Year 13 students are worried they might fail their history exam because they didn’t know what the word “trivial” meant.
The senior students have launched a petition asking for the essay to be marked based on students’ own definition of the “unfamiliar” word. It has so far received more than 1300 signatures.
Students sitting the NZQA Level 3 History causes and consequences paper on Wednesday were confronted with the word in a quote from Julius Caesar: “Events of importance are the result of trivial causes.”
Students were asked to analyse the extent to which they agreed or disagreed with Caesar, with reference to the causes and consequences of a historical event.
You’re 18 years old and you don’t know what trivial means, so you launch a petition complaining a nasty exam used the word.
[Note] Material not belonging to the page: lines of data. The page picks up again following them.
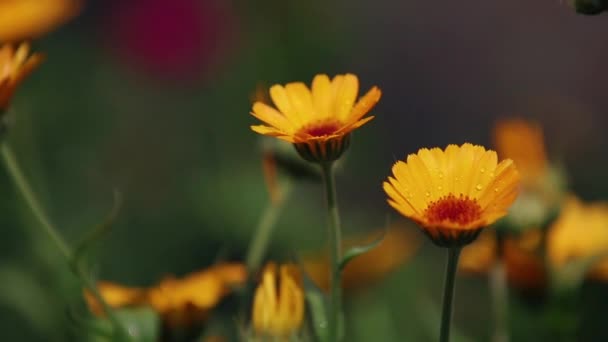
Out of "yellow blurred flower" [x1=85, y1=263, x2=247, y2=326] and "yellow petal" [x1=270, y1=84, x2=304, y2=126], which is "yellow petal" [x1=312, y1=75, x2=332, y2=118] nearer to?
"yellow petal" [x1=270, y1=84, x2=304, y2=126]

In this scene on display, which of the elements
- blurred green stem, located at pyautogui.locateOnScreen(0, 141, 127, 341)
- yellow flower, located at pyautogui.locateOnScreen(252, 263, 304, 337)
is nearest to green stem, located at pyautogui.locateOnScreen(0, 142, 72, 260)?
blurred green stem, located at pyautogui.locateOnScreen(0, 141, 127, 341)

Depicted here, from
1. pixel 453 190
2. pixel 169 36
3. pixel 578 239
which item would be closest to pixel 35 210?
pixel 453 190

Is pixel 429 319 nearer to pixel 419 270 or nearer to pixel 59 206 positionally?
pixel 419 270

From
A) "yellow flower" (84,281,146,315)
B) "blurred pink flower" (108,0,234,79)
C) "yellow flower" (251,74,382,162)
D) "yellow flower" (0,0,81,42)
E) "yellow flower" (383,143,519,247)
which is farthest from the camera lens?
"blurred pink flower" (108,0,234,79)

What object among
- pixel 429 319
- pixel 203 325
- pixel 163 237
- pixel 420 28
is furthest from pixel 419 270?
pixel 420 28

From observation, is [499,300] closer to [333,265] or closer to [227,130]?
[333,265]

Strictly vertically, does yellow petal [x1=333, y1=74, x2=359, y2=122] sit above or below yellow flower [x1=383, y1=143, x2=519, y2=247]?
above

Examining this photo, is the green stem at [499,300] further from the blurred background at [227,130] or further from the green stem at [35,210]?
the green stem at [35,210]
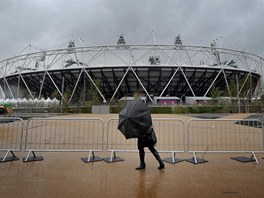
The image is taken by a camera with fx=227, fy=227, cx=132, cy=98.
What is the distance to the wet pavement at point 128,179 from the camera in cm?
366

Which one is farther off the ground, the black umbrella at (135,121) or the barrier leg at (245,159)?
the black umbrella at (135,121)

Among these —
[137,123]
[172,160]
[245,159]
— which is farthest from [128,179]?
[245,159]

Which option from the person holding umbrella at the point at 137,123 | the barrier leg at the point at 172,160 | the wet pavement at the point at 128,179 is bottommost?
the wet pavement at the point at 128,179

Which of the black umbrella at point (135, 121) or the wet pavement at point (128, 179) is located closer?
the wet pavement at point (128, 179)

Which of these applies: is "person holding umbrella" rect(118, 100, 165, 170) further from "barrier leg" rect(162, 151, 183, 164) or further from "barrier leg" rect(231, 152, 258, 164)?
"barrier leg" rect(231, 152, 258, 164)

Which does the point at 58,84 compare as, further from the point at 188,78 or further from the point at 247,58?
the point at 247,58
Even if the word wasn’t known, one should be able to deduce its meaning from the context.
Taieri College student Logan Stadnyk is one of those who sat the paper and signed the petition.
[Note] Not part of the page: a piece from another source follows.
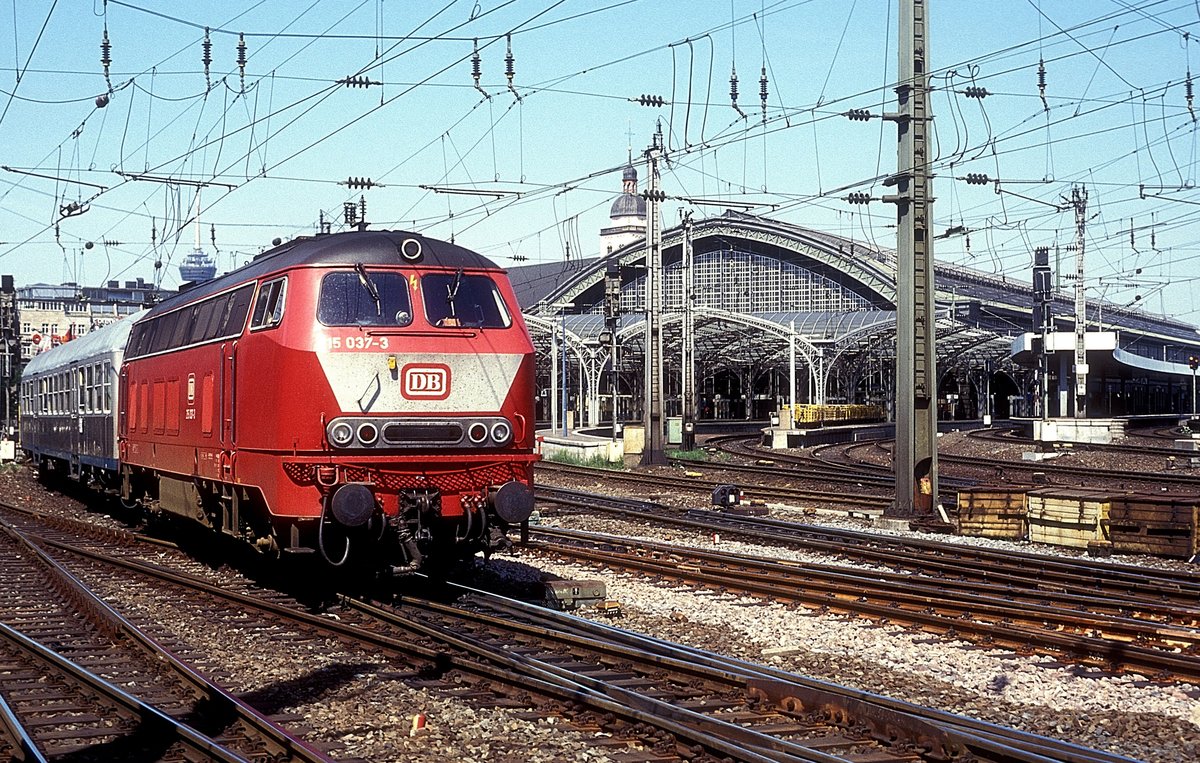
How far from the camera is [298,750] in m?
7.77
He said he was “lucky” to understand the word, but at least half of his class didn’t.
Now the students were worried they could be penalised.
Some of his peers thought trivial meant “significant”, he said.
“Trivial isn’t a word that you hear too frequently, especially not if you’re in Year 13,” he said.
Trivial is a pretty common word.
Chairman of the New Zealand History Teachers’ Association, Graeme Ball, agreed.
He called the exam a “little bit of a snafu” on the part of NZQA, and said the language used in questions should be “accessible to all”.
The exam was not testing comprehension, so it was “unfair” to make that part of the assessment, he said.
But should Year 13 students know the word “trivial”?
It was “debatable”, he said. “I don’t think we can make assumptions about what students should and shouldn’t know at that level,” he said.
I would hope we could make assumptions.